---- DATA SECTION
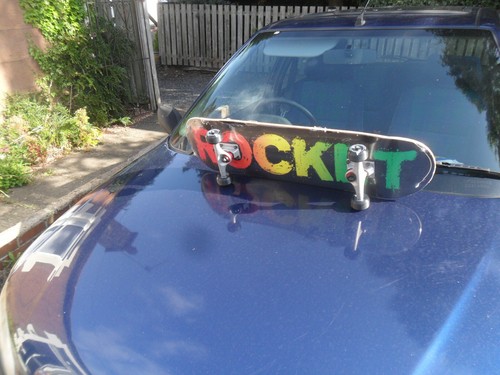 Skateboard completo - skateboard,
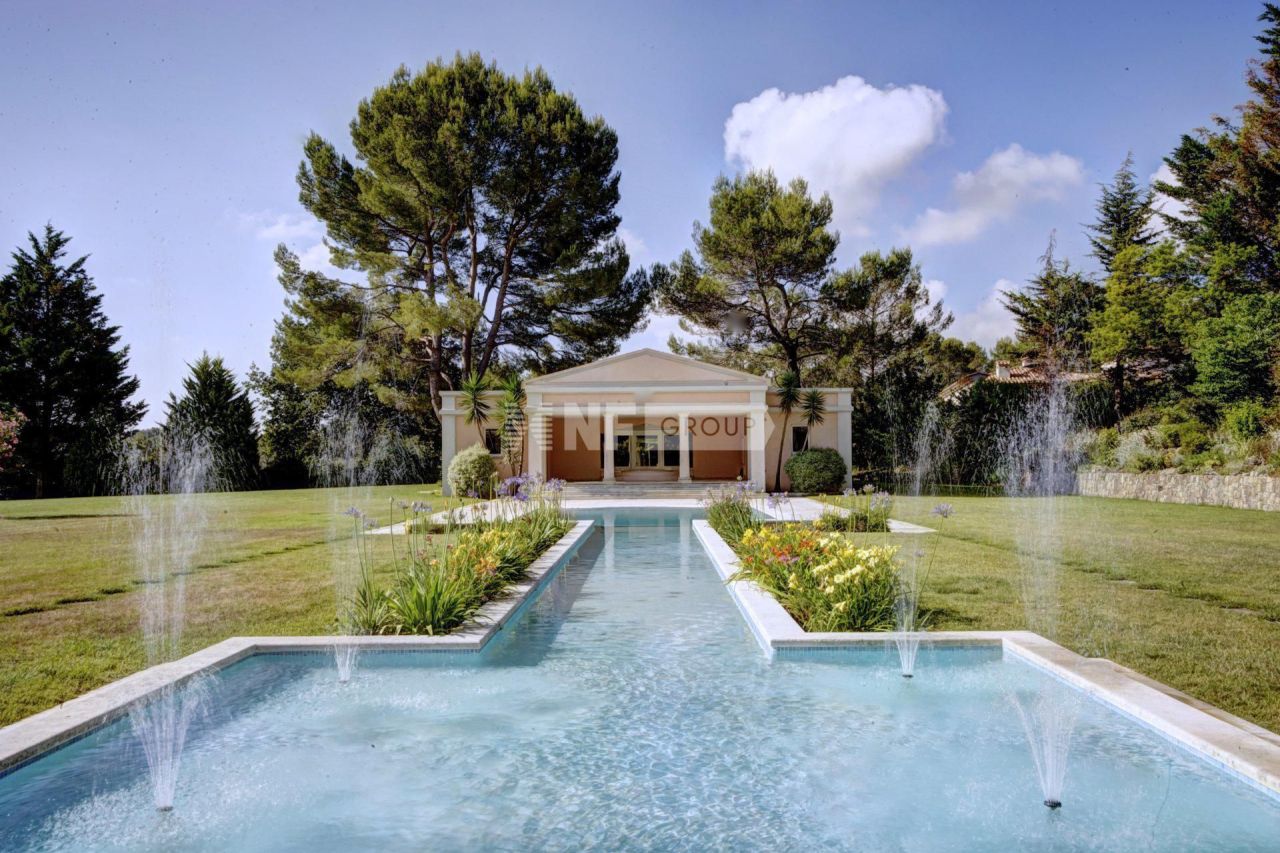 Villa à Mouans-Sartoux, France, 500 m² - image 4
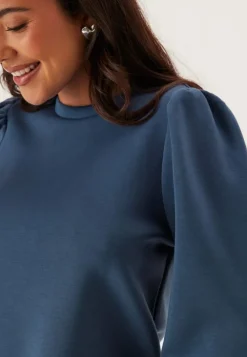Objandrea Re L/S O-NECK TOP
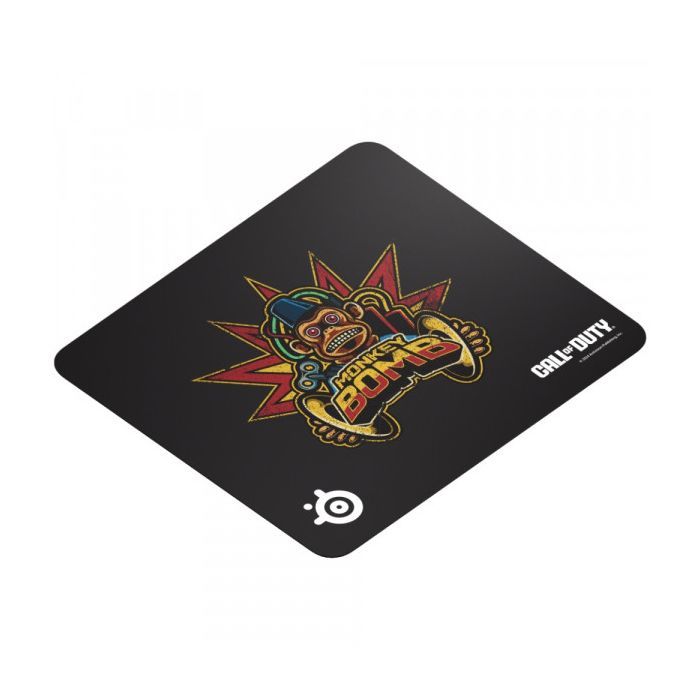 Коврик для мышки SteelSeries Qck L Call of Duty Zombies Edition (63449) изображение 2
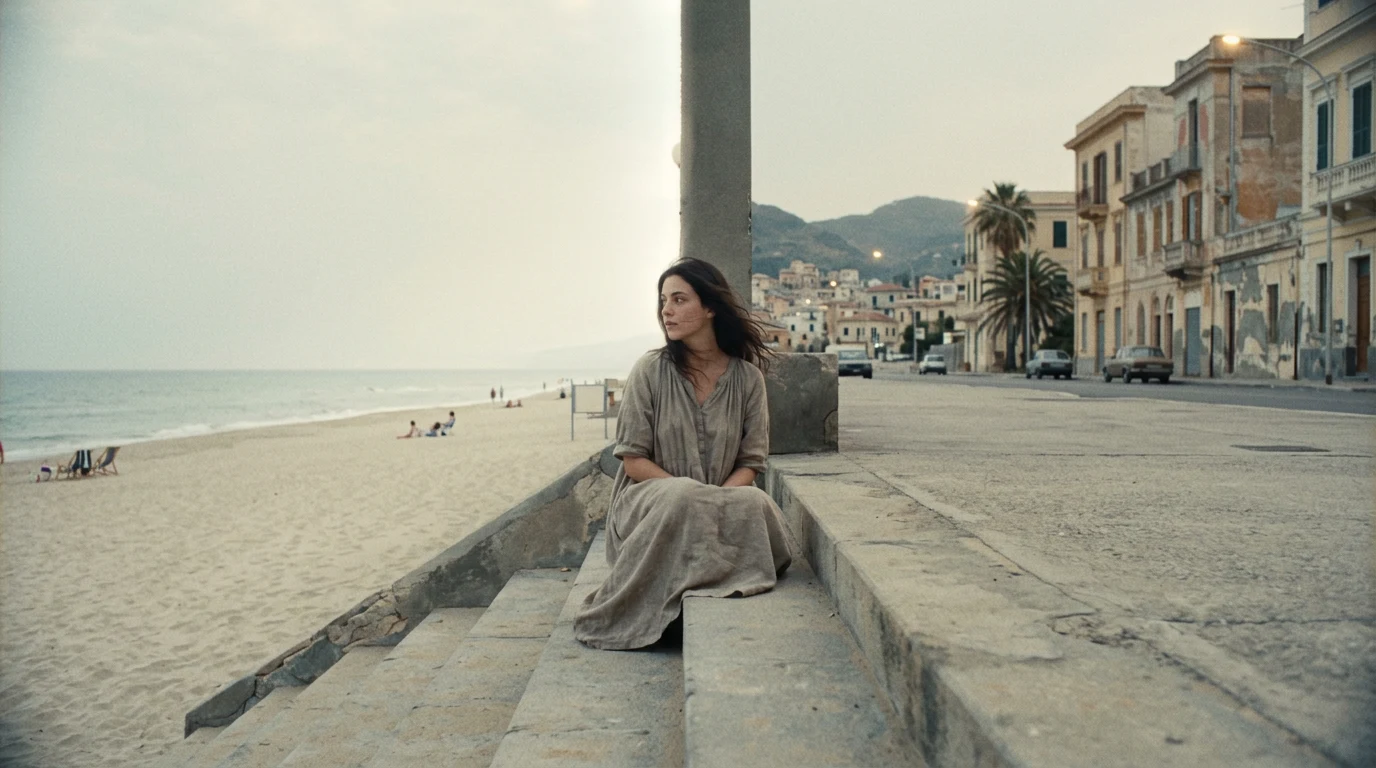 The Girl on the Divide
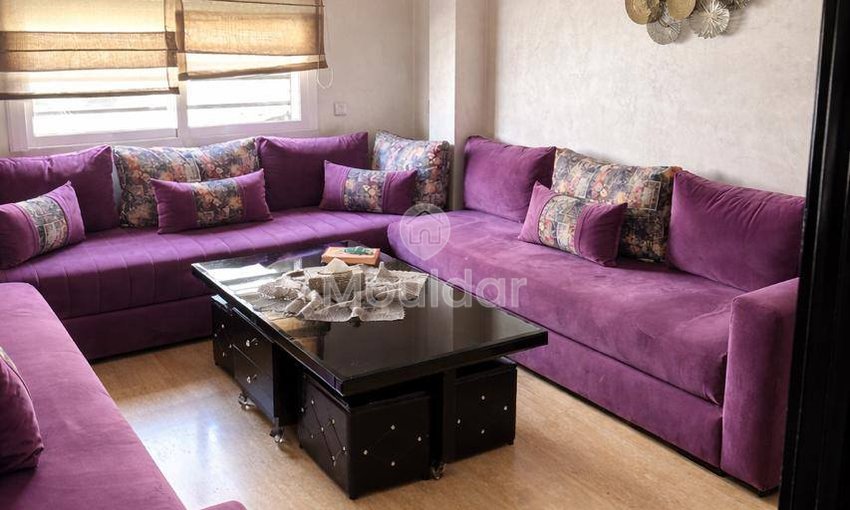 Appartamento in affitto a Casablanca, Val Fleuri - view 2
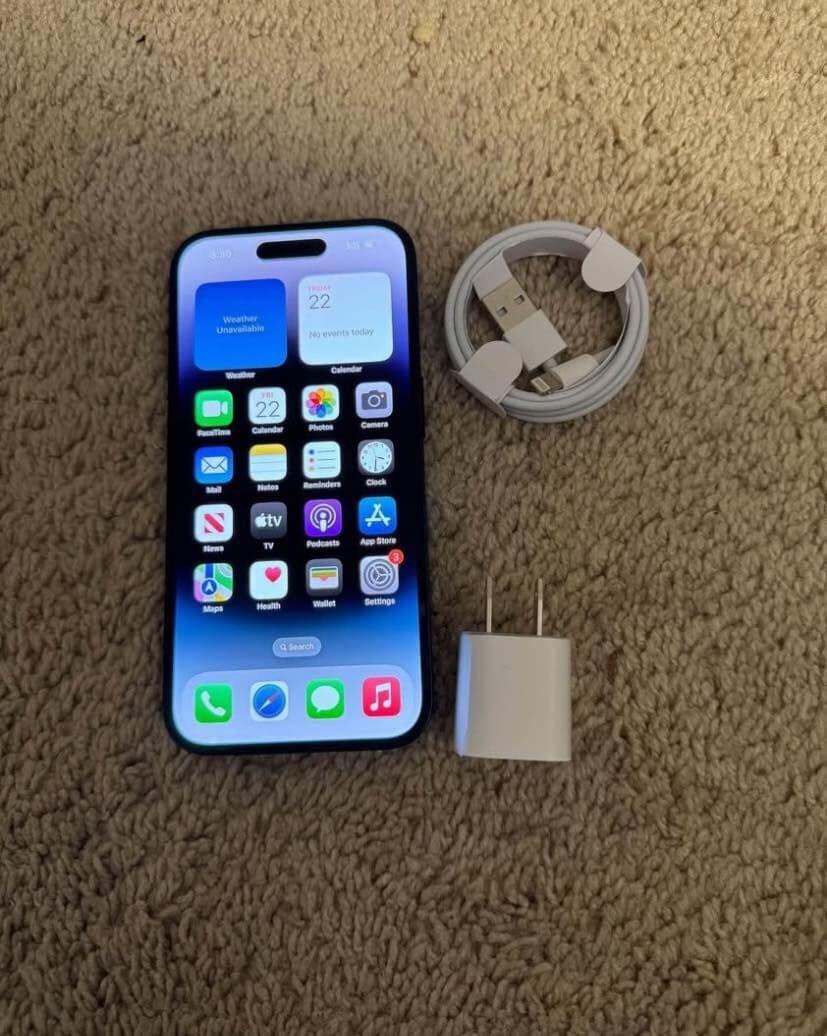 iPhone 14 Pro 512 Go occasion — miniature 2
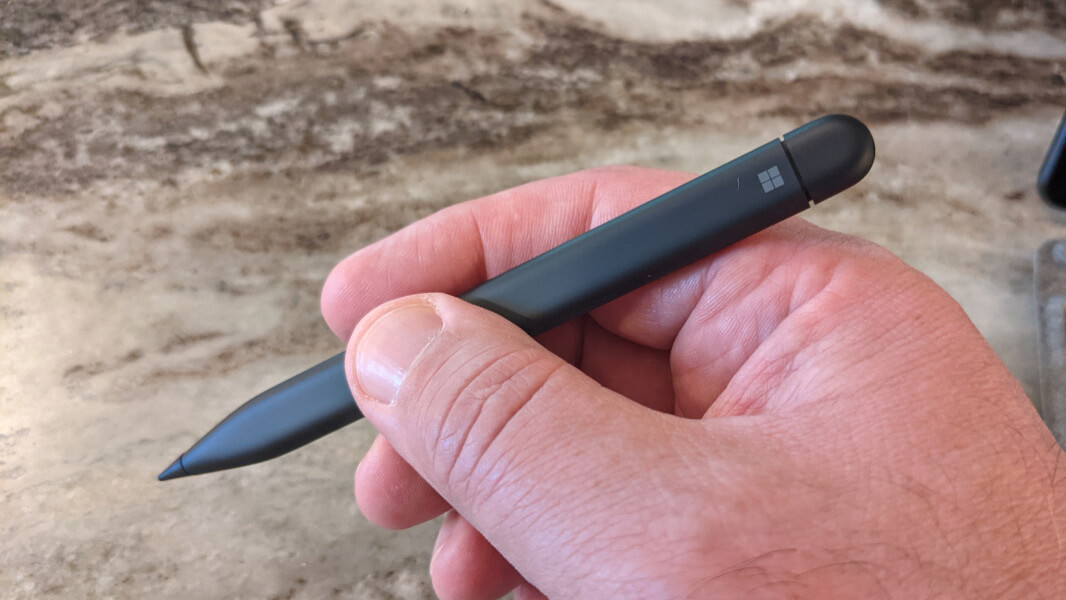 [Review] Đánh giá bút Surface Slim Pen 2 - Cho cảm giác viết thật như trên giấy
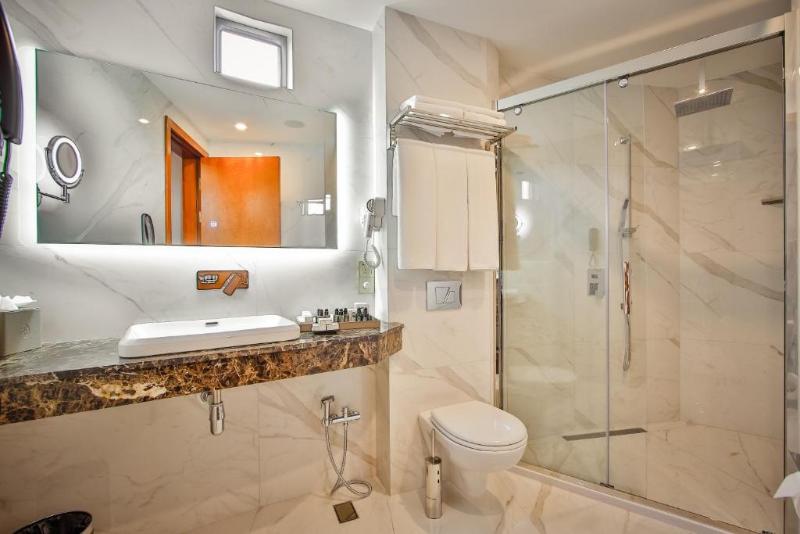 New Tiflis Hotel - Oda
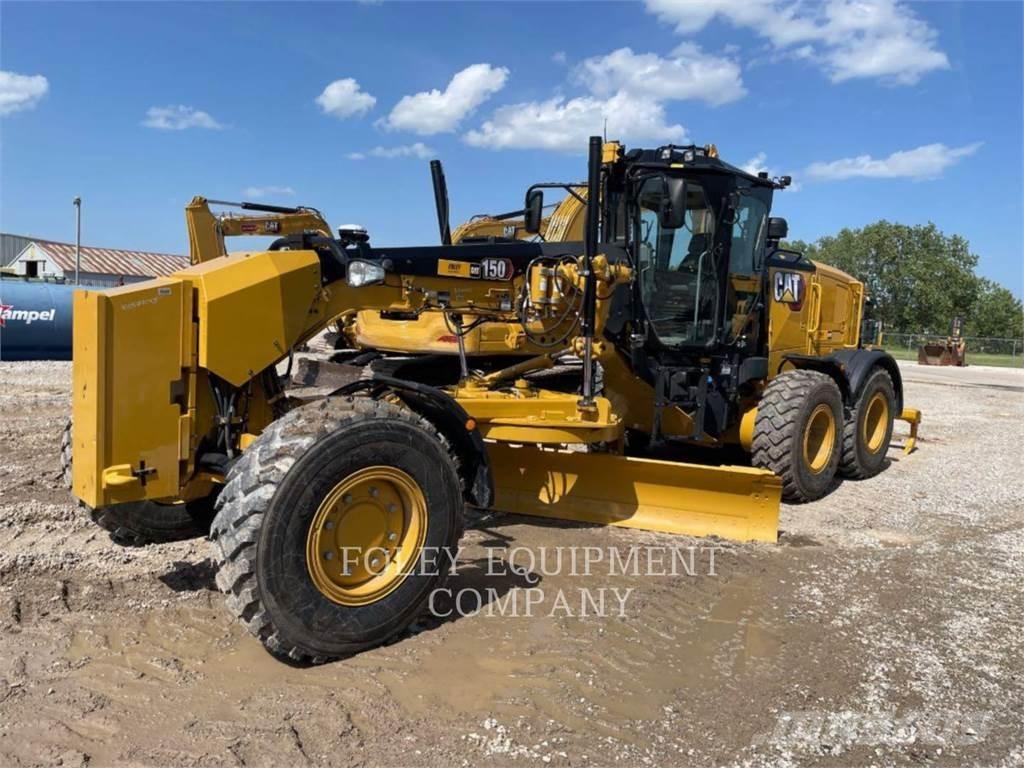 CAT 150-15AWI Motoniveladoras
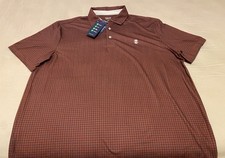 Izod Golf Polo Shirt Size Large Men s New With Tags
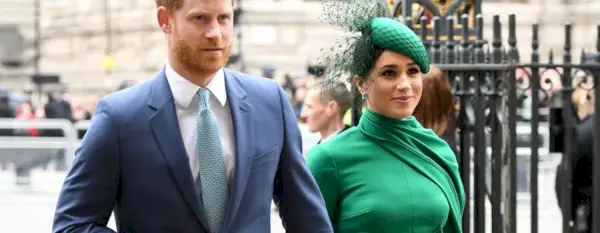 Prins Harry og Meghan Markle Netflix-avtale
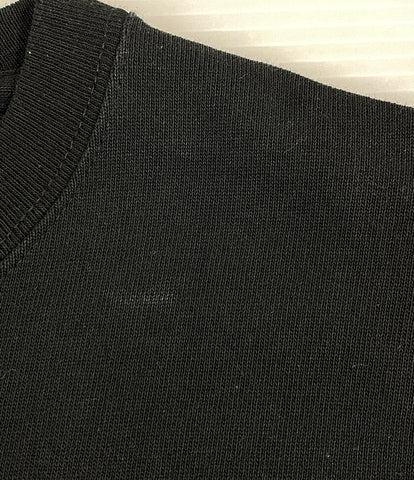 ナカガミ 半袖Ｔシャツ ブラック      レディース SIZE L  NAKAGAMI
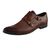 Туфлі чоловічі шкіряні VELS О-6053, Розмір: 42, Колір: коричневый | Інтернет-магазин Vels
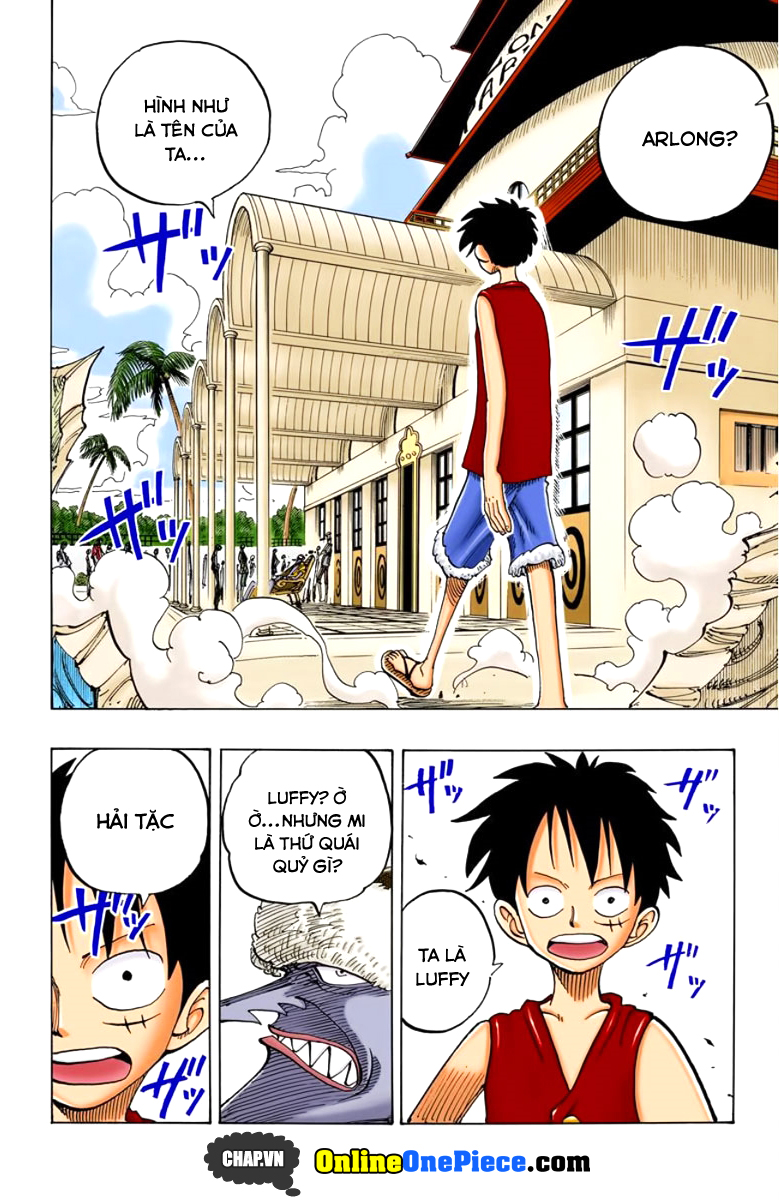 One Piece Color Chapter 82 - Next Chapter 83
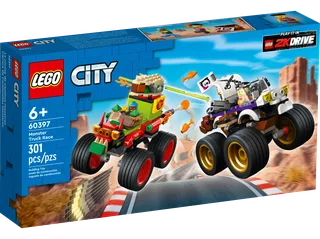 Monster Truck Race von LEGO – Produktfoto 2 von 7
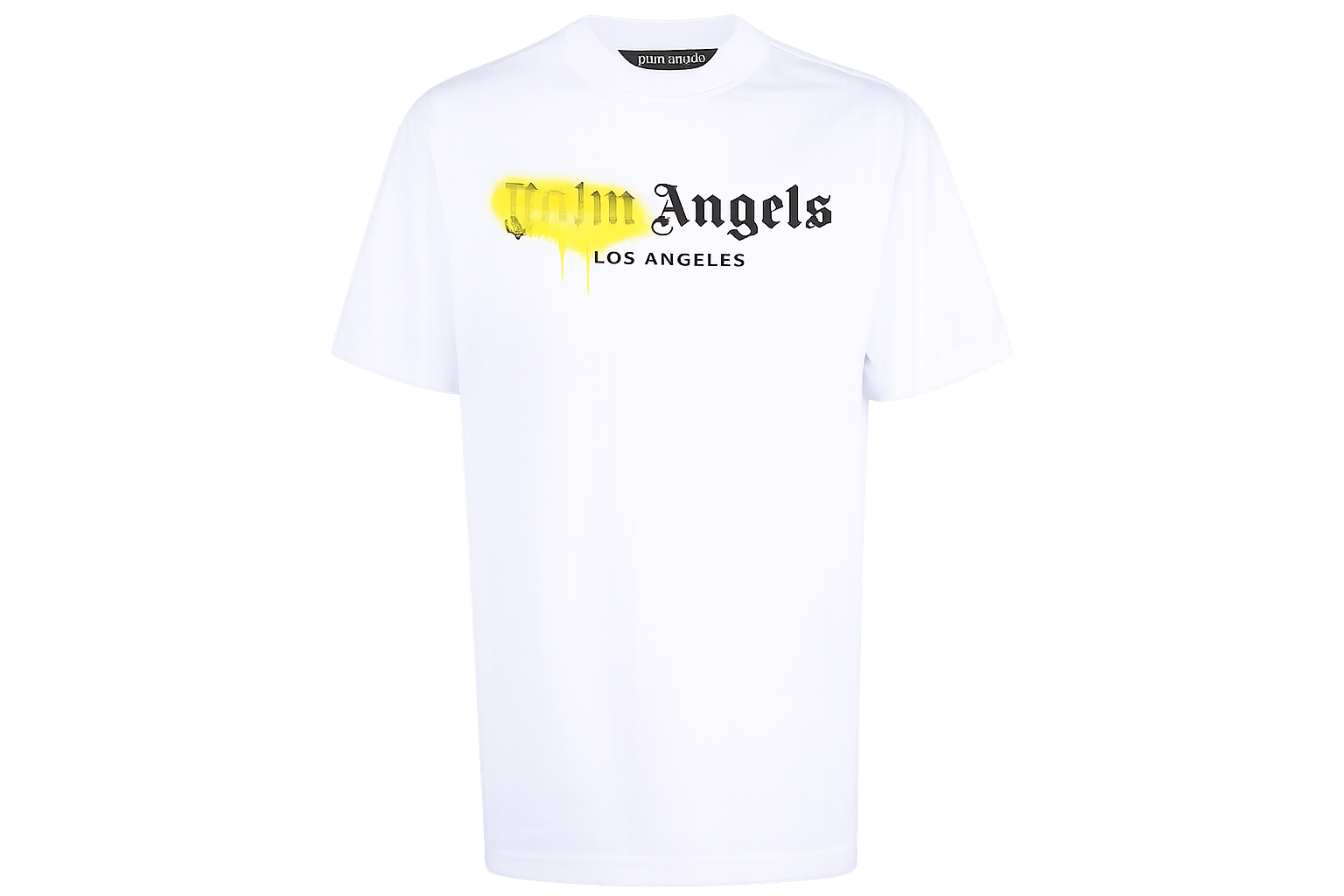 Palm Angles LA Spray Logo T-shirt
--------
▸ WHAT YOU WILL DO
Without copying any picture, repeat all of the entries exactly.

▸ WORKED SOLUTION
 Skateboard completo - skateboard,
 Villa à Mouans-Sartoux, France, 500 m² - image 4
Objandrea Re L/S O-NECK TOP
 Коврик для мышки SteelSeries Qck L Call of Duty Zombies Edition (63449) изображение 2
 The Girl on the Divide
 Appartamento in affitto a Casablanca, Val Fleuri - view 2
 iPhone 14 Pro 512 Go occasion — miniature 2
 [Review] Đánh giá bút Surface Slim Pen 2 - Cho cảm giác viết thật như trên giấy
 New Tiflis Hotel - Oda
 CAT 150-15AWI Motoniveladoras
 Izod Golf Polo Shirt Size Large Men s New With Tags
 Prins Harry og Meghan Markle Netflix-avtale
 ナカガミ 半袖Ｔシャツ ブラック      レディース SIZE L  NAKAGAMI
 Туфлі чоловічі шкіряні VELS О-6053, Розмір: 42, Колір: коричневый | Інтернет-магазин Vels
 One Piece Color Chapter 82 - Next Chapter 83
 Monster Truck Race von LEGO – Produktfoto 2 von 7
 Palm Angles LA Spray Logo T-shirt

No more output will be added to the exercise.